Lines of the listing below that contain the string "Bruno" are to be returned.

....................

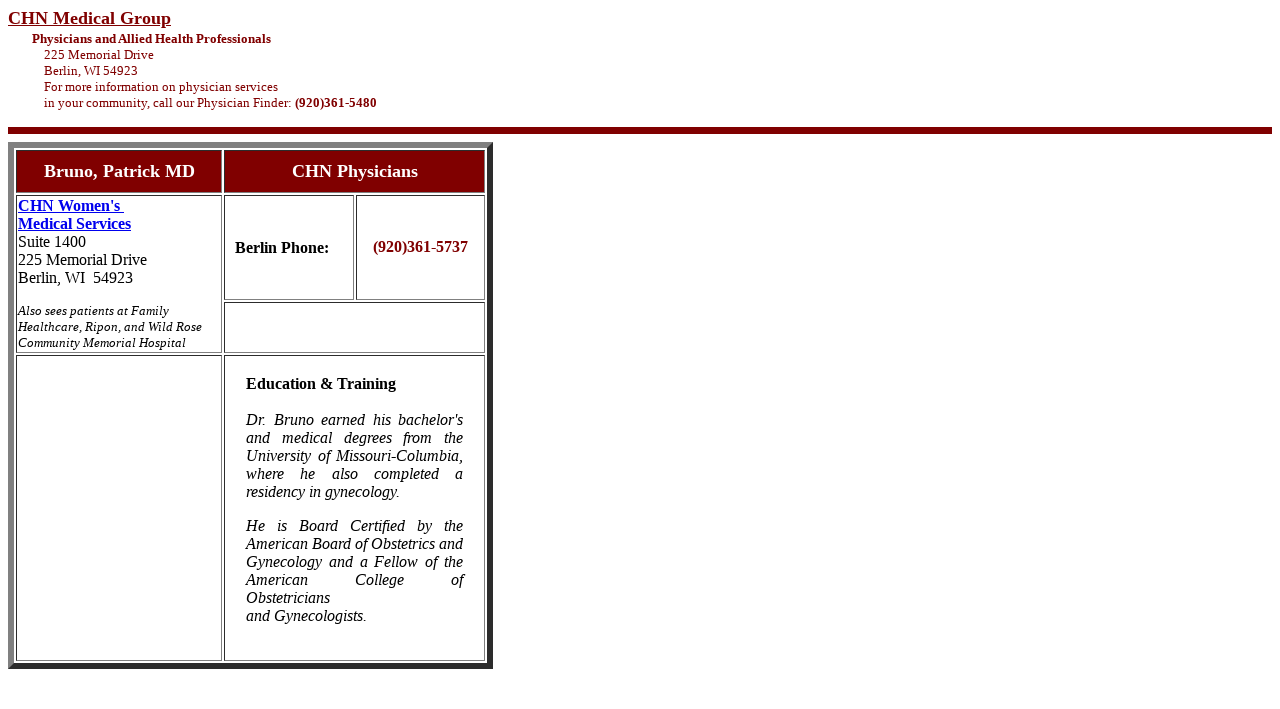

--- FILE ---
content_type: text/html
request_url: http://www.communityhealthnetwork.org/DoctorPages/Dr.Bruno.html
body_size: 1359
content:
<html>
<head>
	<meta http-equiv="Content-Type" content="text/html; charset=UTF-8"/>
<meta http-equiv="Content-Type" content="text/html; charset=windows-1252">
<meta name="GENERATOR" content="Microsoft FrontPage 5.0">
<meta name="ProgId" content="FrontPage.Editor.Document">
<title>CHN Physicians</title>
	<link rel="canonical" href="http://communityhealthnetwork.org/DoctorPages/Dr.Bruno.html" />
</head>
<body bgcolor="#FFFFFF">
<p><font face="Garamond"><b><u><font color="#800000" size="4">CHN Medical Group</font></u><font color="#800000"><br>
&nbsp;&nbsp; </font></b><font size="2" color="#800000">&nbsp;&nbsp;&nbsp;&nbsp;<b>Physicians
and Allied Health Professionals<br>
&nbsp;&nbsp;&nbsp;&nbsp;&nbsp;&nbsp;&nbsp;&nbsp;&nbsp;&nbsp;&nbsp; </b>225
Memorial Drive <br>
&nbsp;&nbsp;&nbsp;&nbsp;&nbsp;&nbsp;&nbsp;&nbsp;&nbsp;&nbsp;&nbsp; Berlin, WI
54923<br>
&nbsp;&nbsp;&nbsp;&nbsp;&nbsp;&nbsp;&nbsp;&nbsp;&nbsp;&nbsp;&nbsp; For more
information on physician services <br>
&nbsp;&nbsp;&nbsp;&nbsp;&nbsp;&nbsp;&nbsp;&nbsp;&nbsp;&nbsp;&nbsp; in your
community, call our Physician Finder: </font><b><font size="2" color="#800000">(920)361-5480</font></b></font></p>
<hr size="7" color="#800000">
<table border="6" height="346" width="485">
  <tr>
    <td bgcolor="#800000" height="43" width="218">
      <p align="center"><font color="#ffffff" size="4" face="Garamond"><b>Bruno,
      Patrick MD</b></font></td>
    <td bgcolor="#800000" colspan="2" height="43" width="270">
      <p align="center"><font color="#ffffff" size="4" face="Garamond"><b>CHN
          Physicians</b></font></td>
  </tr>
  <tr>
    <td rowspan="2" height="36" width="218"><font face="Garamond"><b>
    <a href="../wms/index.html">CHN
      Women's&nbsp;<br>
      Medical Services</a></b><br>
      Suite 1400<br>
      225 Memorial Drive<br>
      Berlin, WI&nbsp; 54923</font>
    <p><font size="2" face="Garamond"><i>Also sees patients at Family Healthcare,
    Ripon, and Wild Rose Community Memorial Hospital</i></font></td>
        <td height="12" width="133" align="center"><strong><font face="Garamond"><font size="3">Berlin
          Phone:&nbsp;</font><font size="4">&nbsp;</font><small>&nbsp;&nbsp;</small></font></strong></td>
        <td height="12" width="131">
          <p align="center"><font face="Garamond" color="#800000"><b>(920)361-5737</b></font></p>
    </td>
  </tr>
  <tr>
        <td height="12" width="264" align="center" colspan="2">
          <p align="center"></p>
        </td>
  </tr>
  <tr>
    <td height="249" width="218">
    </td>
    <td colspan="2" height="249" valign="top" width="270">
      <p align="justify" style="margin-left: 20; margin-right: 20"><font face="Garamond"><b><br>
      Education & Training</b><br>
      </font><span style="font-size: 12.0pt; mso-bidi-font-size: 10.0pt"><font face="Garamond"><i><br>
      </i></font></span><font face="Garamond" size="3"><i><span style="mso-bidi-font-size: 12.0pt; mso-fareast-font-family: Times New Roman; mso-ansi-language: EN-US; mso-fareast-language: EN-US; mso-bidi-language: AR-SA">Dr.
      Bruno earned his bachelor's and medical degrees from the University of Missouri-Columbia, where he also completed a residency in gynecology.</span></i></font></p>
      <p align="justify" style="margin-left: 20; margin-right: 20"><i><font face="Garamond" size="3"><span style="mso-bidi-font-size: 12.0pt; mso-fareast-font-family: Times New Roman; mso-ansi-language: EN-US; mso-fareast-language: EN-US; mso-bidi-language: AR-SA">He
      is Board Certified by the American Board of Obstetrics and Gynecology and
      a Fellow of the American College of Obstetricians <br>
      and Gynecologists.</span></font></i></p>
      <p>&nbsp;</td>
  </tr>
</table>
</body>
</html>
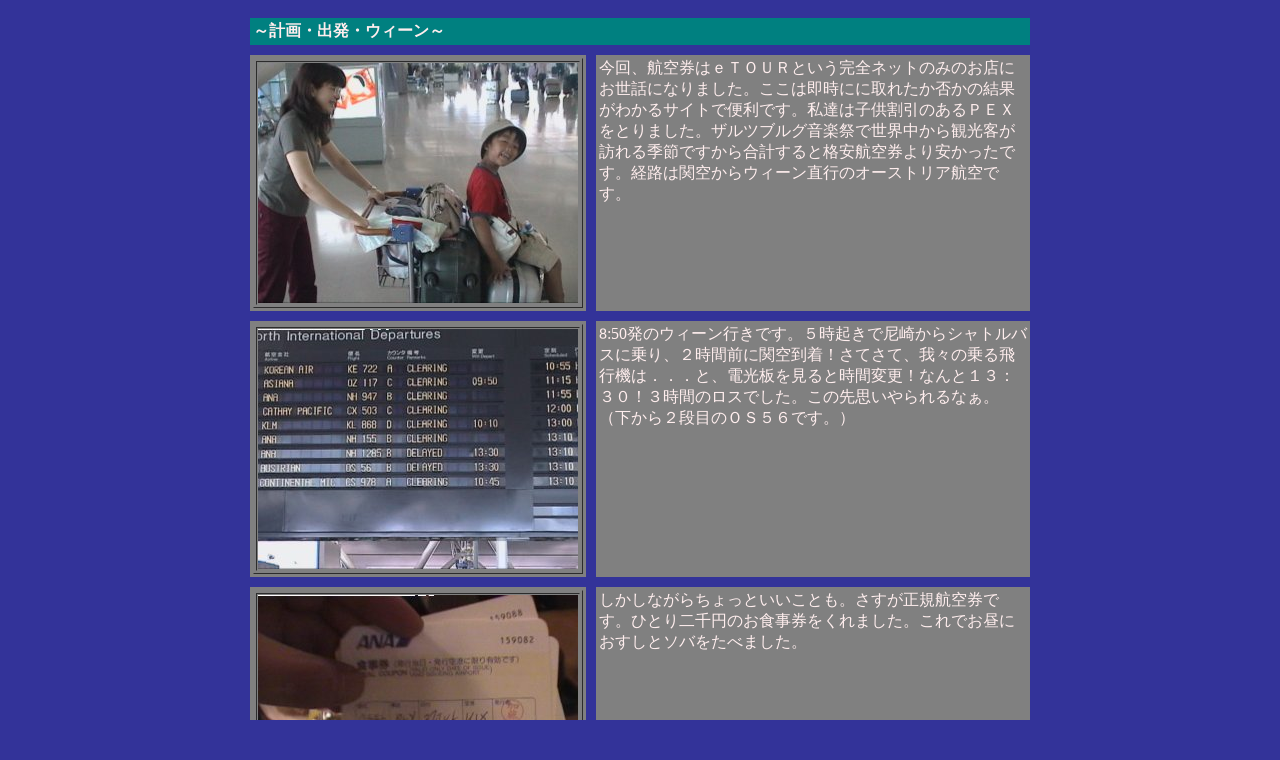

--- FILE ---
content_type: text/html
request_url: http://ryuichi.to/austria/020727/index.html
body_size: 2538
content:
<HTML>

<HEAD>

<TITLE>austria-vienna</TITLE>

</HEAD>



<BODY bgcolor="#333399" text="#FFEEEE" link="#FF1111" vlink="#DDDD00" alink="#44FF44">



<CENTER>



<TABLE width="800" cellspacing="10" cellpadding="3">

  <TR>

    <TD colspan="2" bgcolor="#008080"><B>�`�v��E�o���E�E�B�[���`</B></TD></TR>







<TR>

	<TD bgcolor="#808080">

		<TABLE width="150" border="1" height="150">

			<TR>

				<TD><IMG src="a.jpg"></TD>

			</TR>

		</TABLE>

	</TD>

	<TD align="left" valign="top" bgcolor="#808080">����A�q�󌔂͂��s�n�t�q�Ƃ������S�l�b�g�݂̂̂��X�ɂ����b�ɂȂ�܂����B�����͑����ɂɎ�ꂽ���ۂ��̌��ʂ��킩��T�C�g�ŕ֗��ł��B���B�͎q�������̂���o�d�w���Ƃ�܂����B�U���c�u���O���y�ՂŐ��E������ό��q���K���G�߂ł����獇�v����Ɗi���q�󌔂����������ł��B�o�H�͊֋󂩂�E�B�[�����s�̃I�[�X�g���A�q��ł��B<BR>

	</TD>

</TR>

<TR>

	<TD bgcolor="#808080">

		<TABLE width="150" border="1" height="150">

			<TR>

				<TD><IMG src="b.jpg"></TD>

			</TR>

		</TABLE>

	</TD>

	<TD align="left" valign="top" bgcolor="#808080">8:50���̃E�B�[���s���ł��B�T���N���œ�肩��V���g���o�X�ɏ��A�Q���ԑO�Ɋ֋󓞒��I���Ă��āA��X�̏���s�@�́D�D�D�ƁA�d��������Ǝ��ԕύX�I�Ȃ�ƂP�R�F�R�O�I�R���Ԃ̃��X�ł����B���̐�v�������Ȃ��B�i������Q�i�ڂ̂n�r�T�U�ł��B�j<BR>

	</TD>

</TR>

<TR>

	<TD bgcolor="#808080">

		<TABLE width="150" border="1" height="150">

			<TR>

				<TD><IMG src="c.jpg"></TD>

			</TR>

		</TABLE>

	</TD>

	<TD align="left" valign="top" bgcolor="#808080">�������Ȃ��炿����Ƃ������Ƃ��B���������K�q�󌔂ł��B�ЂƂ���~�̂��H����������܂����B����ł����ɂ������ƃ\�o�����ׂ܂����B<BR>

	</TD>

</TR>

<TR>

	<TD bgcolor="#808080">

		<TABLE width="150" border="1" height="150">

			<TR>

				<TD><IMG src="d.jpg"></TD>

			</TR>

		</TABLE>

	</TD>

	<TD align="left" valign="top" bgcolor="#808080">�ŁA�R���ԑ҂��Ă��悢��o���I�y���݂��Ȃ��B<BR>�I�[�X�g���A�q��͂`�m�`�ƒ����ǂ��A���̔�s�@���R�[�h�V�F�A�ł����B�@���ɂ��`�m�`�̂������[���񂪂Q������Ă܂����B�������`�m�`�̃J�[�h�Ƀ}�C���[�W�����Z�ł��܂����B<BR>

	</TD>

</TR>

<TR>

	<TD bgcolor="#808080">

		<TABLE width="150" border="1" height="150">

			<TR>

				<TD><IMG src="e.jpg"></TD>

			</TR>

		</TABLE>

	</TD>

	<TD align="left" valign="top" bgcolor="#808080">�I�[�X�g���A�q��̓G�A�o�X�@�𑽂��g���Ă��܂��B����͓��{�̍q���Ђɂ͂Ȃ��`�R�S�O�Ƃ����@�ނ������ł��B��s�@���x�ꂽ���R�́A�I�[�X�g���A������ł��邻�ꂪ�@��ύX�ɂȂ��������ł��B�������ł`�R�S�O�C���^�[���N�e�B�u�ł����B�i������Ƃ�����j<BR>

	</TD>

</TR>

<TR>

	<TD bgcolor="#808080">

		<TABLE width="150" border="1" height="150">

			<TR>

				<TD><IMG src="f.jpg"></TD>

			</TR>

		</TABLE>

	</TD>

	<TD align="left" valign="top" bgcolor="#808080">����̓p�[�\�i���s�u�̉f���ł��B���A���傤�ǃ��X�N�����ł��ˁB�P�Q���Ԃ�����Ă�Ƃ��̉�ʂ���Ԗ��ɂ����܂���B<BR>

	</TD>

</TR>

<TR>

	<TD bgcolor="#808080">

		<TABLE width="150" border="1" height="150">

			<TR>

				<TD><IMG src="2.jpg"></TD>

			</TR>

		</TABLE>

	</TD>

	<TD align="left" valign="top" bgcolor="#808080">�ދ��ȋ@���ł̗B��̊y���݁A�@���H�ł��B�S�R�y���݂łȂ��Ƃ����b������܂����A�䂪�Ƃ͑�D���ł��I<BR>

	</TD>

</TR>

<TR>

	<TD bgcolor="#808080">

		<TABLE width="150" border="1" height="150">

			<TR>

				<TD><IMG src="3.jpg"></TD>

			</TR>

		</TABLE>

	</TD>

	<TD align="left" valign="top" bgcolor="#808080">�I�[�X�g���A�q��̋@���H�͍��܂ŐH�ׂ����ň�Ԕ������������ł��B���H���Ă��܂��܂����B�߂��̂��q���񂩂�����������Ȃ��Ƃ��������������Ă��܂�����B�����̃��C���͏Ƃ�Ă��`�L�����C�X�B<BR>

	</TD>

</TR>

<TR>

	<TD bgcolor="#808080">

		<TABLE width="150" border="1" height="150">

			<TR>

				<TD><IMG src="g.jpg"></TD>

			</TR>

		</TABLE>

	</TD>

	<TD align="left" valign="top" bgcolor="#808080">�ŁA�I�[�X�g���A�̃E�B�[�����ۋ�`�ɂ��܂����B���A�s�`�w�h�ŃA�E�g�o�[���𑖂�E�B�[���s���ցB�A�E�g�o�[���Ƃ����Ă������͂P�R�O�j�������ł����B�����Ȃ��Ȃ�ăh�C�c�̈ꕔ�����������ł��B<BR>

	</TD>

</TR>

<TR>

	<TD bgcolor="#808080">

		<TABLE width="150" border="1" height="150">

			<TR>

				<TD><IMG src="4.jpg"></TD>

			</TR>

		</TABLE>

	</TD>

	<TD align="left" valign="top" bgcolor="#808080">���悢��E�B�[���ł��B�����Ȃ肱��Ȍ��������������Ɍ����܂��B��s�@���x�ꂽ�������ŁA���������̂͊��ɂP�W�����܂���Ă��܂����B�����͂Ԃ���ƎU�����ă��V�H���ĐQ�邩�B�ł��Q�P�����߂��Ă����邢��ł��B�����́B�����ɐQ��Ƃ����Ă��ˁB<BR>

	</TD>

</TR>

<TR>

	<TD bgcolor="#808080">

		<TABLE width="150" border="1" height="150">

			<TR>

				<TD><IMG src="5.jpg"></TD>

			</TR>

		</TABLE>

	</TD>

	<TD align="left" valign="top" bgcolor="#808080">�z�e�����̃V���b�s���O�X�ł��B�O���[�x���ʂ�Ƃ����Ƃ���ŁA�ƂĂ��ό�������Ă��܂��B����ł���̂̓V���l���⃋�C�r�g���Ƃ����������u�e�B�b�N�ł����B<BR>

	</TD>

</TR>

<TR>

	<TD bgcolor="#808080">

		<TABLE width="150" border="1" height="150">

			<TR>

				<TD><IMG src="6.jpg"></TD>

			</TR>

		</TABLE>

	</TD>

	<TD align="left" valign="top" bgcolor="#808080">�z�e�����炷���̉��{�ɂ���~�q���G����ł��B�[�����������ĂƂĂ��Y��ł����B<BR>

	</TD>

</TR>

<TR>

	<TD bgcolor="#808080">

		<TABLE width="150" border="1" height="150">

			<TR>

				<TD><IMG src="7.jpg"></TD>

			</TR>

		</TABLE>

	</TD>

	<TD align="left" valign="top" bgcolor="#808080">����ȉ����̎��A�n���̐l�B�͊X�p�̃M�^�[�𕷂��Ȃ���P���̔�������Ă���l�q�ł����B�����Ȃ肱��ȃV�[���ɑ������āA��������܂����B�������A�A���v�ɍ���̂͂������������A���̍��z�c�͂�߂�[�I�����悷���B�p�����������ƁB<BR>

	</TD>

</TR>

<TR>

	<TD bgcolor="#808080">

		<TABLE width="150" border="1" height="150">

			<TR>

				<TD><IMG src="8.jpg"></TD>

			</TR>

		</TABLE>

	</TD>

	<TD align="left" valign="top" bgcolor="#808080">�����̃`�r�͂�������炸�͂��Ⴂ�ł��܂��B�ł��Ȃ�ƂȂ��D�D�D<BR>

	</TD>

</TR>

<TR>

	<TD bgcolor="#808080">

		<TABLE width="150" border="1" height="150">

			<TR>

				<TD><IMG src="9.jpg"></TD>

			</TR>

		</TABLE>

	</TD>

	<TD align="left" valign="top" bgcolor="#808080">�z�e���̑O�̃J�t�F�Ŗ����Ƃ񂩂�H�ׂč����͐Q�܂��B�z�e���O���[�x���ł��B<BR>

	</TD>

</TR>

<TR>

	<TD bgcolor="#808080">

		<TABLE width="150" border="1" height="150">

			<TR>

				<TD><IMG src="10.jpg"></TD>

			</TR>

		</TABLE>

	</TD>

	<TD align="left" valign="top" bgcolor="#808080">�Â��Č������Y��ł͂Ȃ��ł����A�X�ɒ��a�������ł͂���܂��B<BR>

	</TD>

</TR>

<TR>

	<TD bgcolor="#808080">

		<TABLE width="150" border="1" height="150">

			<TR>

				<TD><IMG src="11.jpg"></TD>

			</TR>

		</TABLE>

	</TD>

	<TD align="left" valign="top" bgcolor="#808080">�����������ł����A���̓R���`�l���^���Ŗ�������܂��B�ł����H�̓A�����J���ł����B���b�L�[�I<BR>

	</TD>

</TR>

<TR>

	<TD bgcolor="#808080">

		<TABLE width="150" border="1" height="150">

			<TR>

				<TD><IMG src="12.jpg"></TD>

			</TR>

		</TABLE>

	</TD>

	<TD align="left" valign="top" bgcolor="#808080">���x�i��������ۂ�...�ł��A�܂��A�����ɂ����ƈ��z�e���Ō�ʂ̕ւ͂����������ł����A����قǂ悢�Ƃ���邢�Ƃ�...�B�����A���悢�斾���̓E�B�[����T�����邼�I�����͑����Q�đ̗͂��񕜂���̂��B<BR>

	</TD>

</TR>











  <TR>

    <TD colspan="2">

    <HR>

</TD></TR>

</TABLE>



<BR>

<TABLE width="300" cellspacing="0" cellpadding="0">

  <TR>

    <TD align="center" width="50%"><A href="mailto:�v����������������@ryuichi.to"><IMG src="../airmail.gif" align="CENTER" height="40" width="50" border="0"><BR clear="all">

<FONT size="4"><B>Air Mail(�S�p�œ����Ă܂�)</B></FONT></A></TD>

    <TD align="center" width="50%"><A href="../index.html"><IMG src="../passport.gif" align="CENTER" height="40" width="40" border="0"><BR clear="all">

<FONT size="4"><B>Top Page</B></FONT></A></TD></TR>

</TABLE>



<BR>

<BR>

</CENTER>

<CENTER>

<IMG src="../footer.gif" height="40" width="540">

</CENTER>

</BODY>

</HTML>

....................

• _Exercise answer_
request_url: http://www.communityhealthnetwork.org/DoctorPages/Dr.Bruno.html
	<link rel="canonical" href="http://communityhealthnetwork.org/DoctorPages/Dr.Bruno.html" />
      <p align="center"><font color="#ffffff" size="4" face="Garamond"><b>Bruno,
      Bruno earned his bachelor's and medical degrees from the University of Missouri-Columbia, where he also completed a residency in gynecology.</span></i></font></p>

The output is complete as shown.